▶ _Your task_
Repeat these records exactly, pictures excluded.

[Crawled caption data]
^^^^^^^^

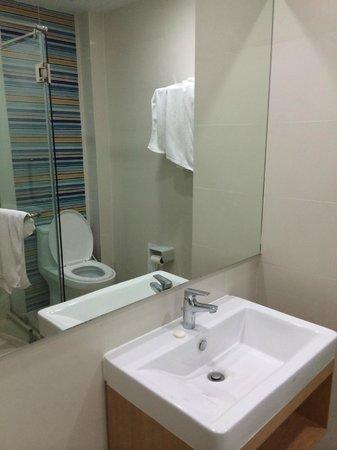 S3 Residence Park: Ванная комната в 218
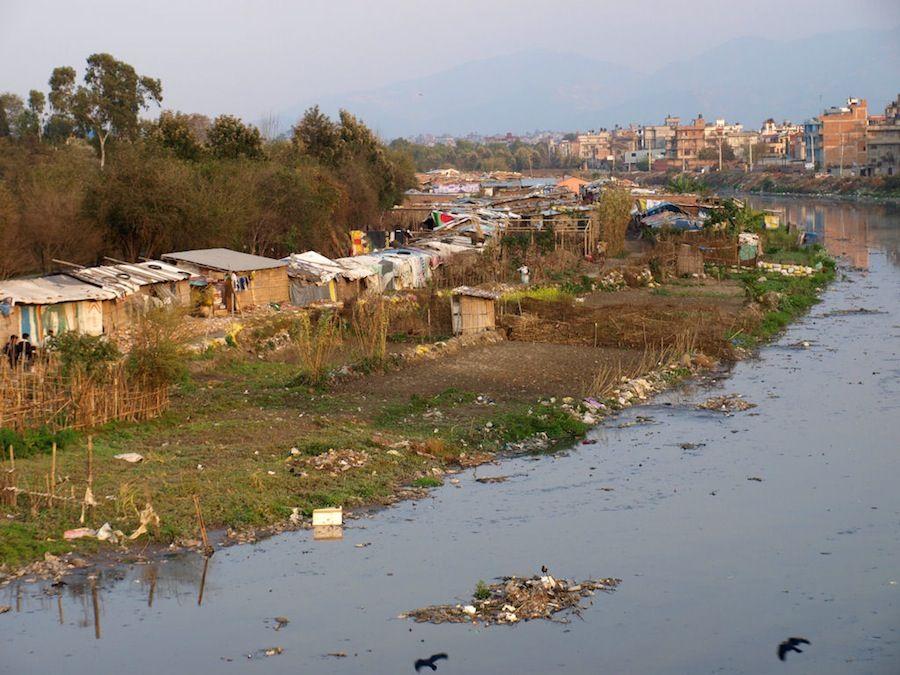 pobreza contaminacion rio nepal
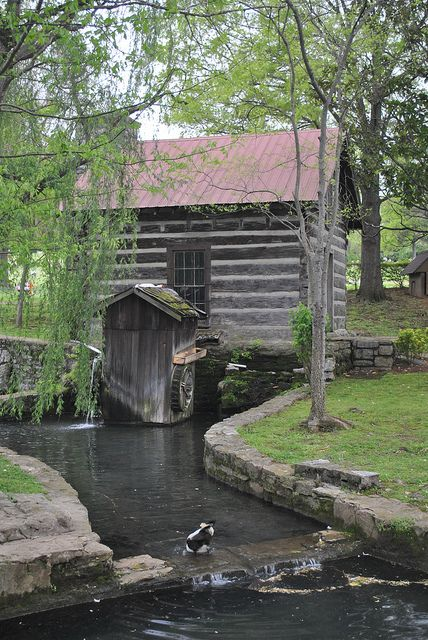 265 best rustic log cabins images on pinterest log for Tennessee winter cabins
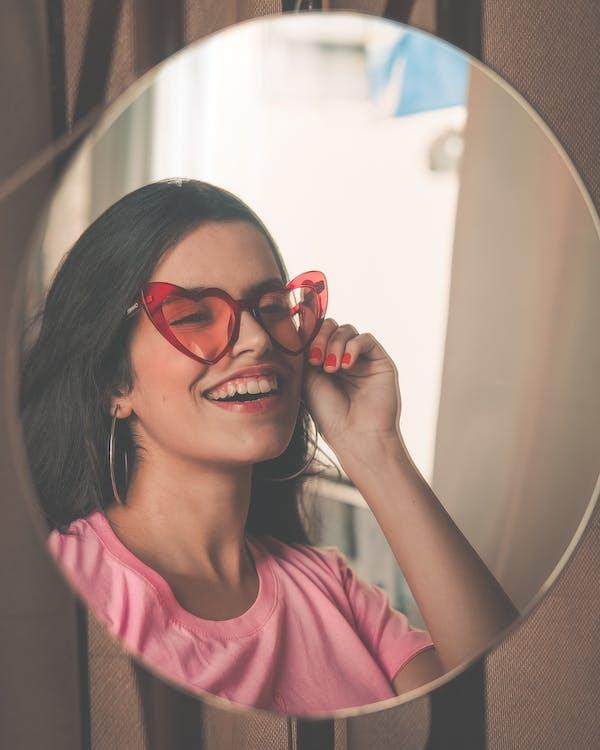 Femme Souriante, Porter, Lunettes Soleil Rouges
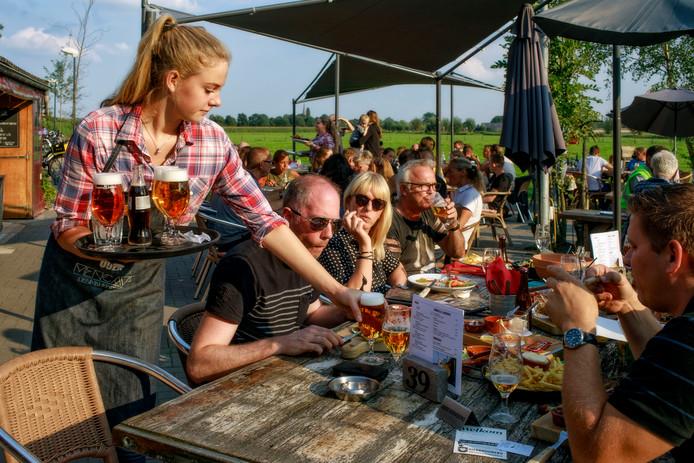De sfeervolle locatie en vriendelijke bediening compenseren het eenvoudige eten.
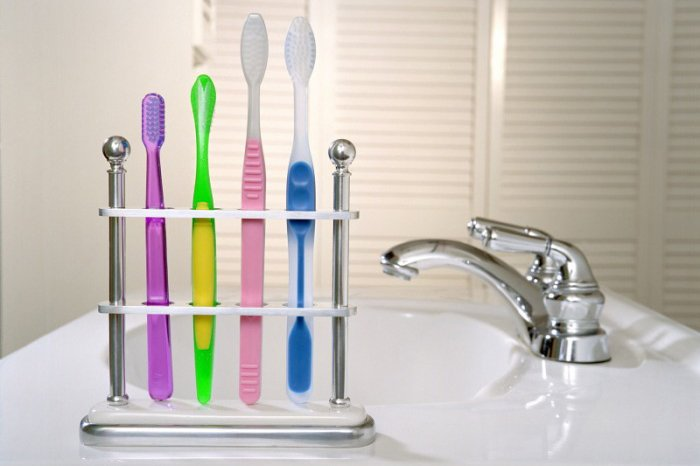 детские и взрослые зубные щетки
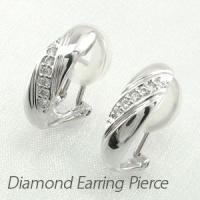 プレーンなデザインのダイヤモンドイヤリングピアス。  ふっくらとした地金のシルエットにひねりを加えた...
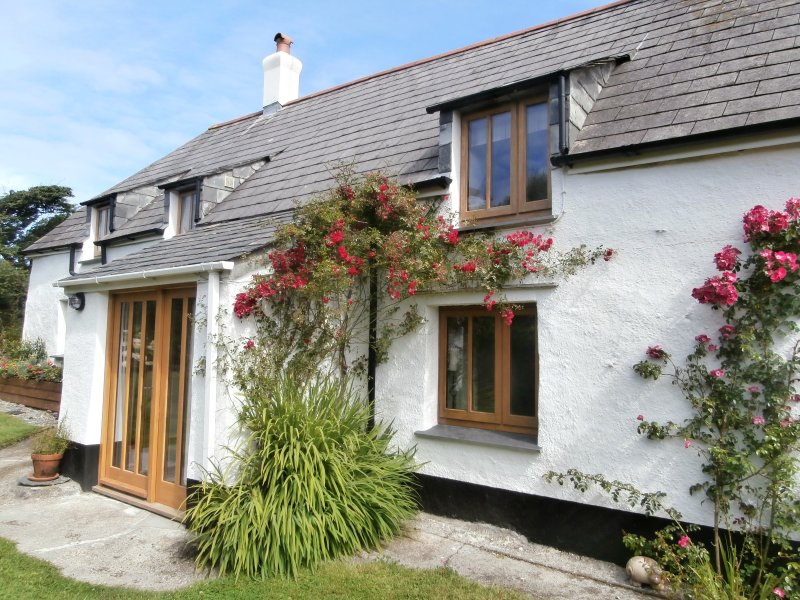 Hannahs Cottage. Rural cottage with distant sea views, near beach., holiday rental in Crackington Haven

^^^^^^^^

▶ _Expected output_
 S3 Residence Park: Ванная комната в 218
 pobreza contaminacion rio nepal
 265 best rustic log cabins images on pinterest log for Tennessee winter cabins
 Femme Souriante, Porter, Lunettes Soleil Rouges
De sfeervolle locatie en vriendelijke bediening compenseren het eenvoudige eten.
 детские и взрослые зубные щетки
 プレーンなデザインのダイヤモンドイヤリングピアス。  ふっくらとした地金のシルエットにひねりを加えた...
 Hannahs Cottage. Rural cottage with distant sea views, near beach., holiday rental in Crackington Haven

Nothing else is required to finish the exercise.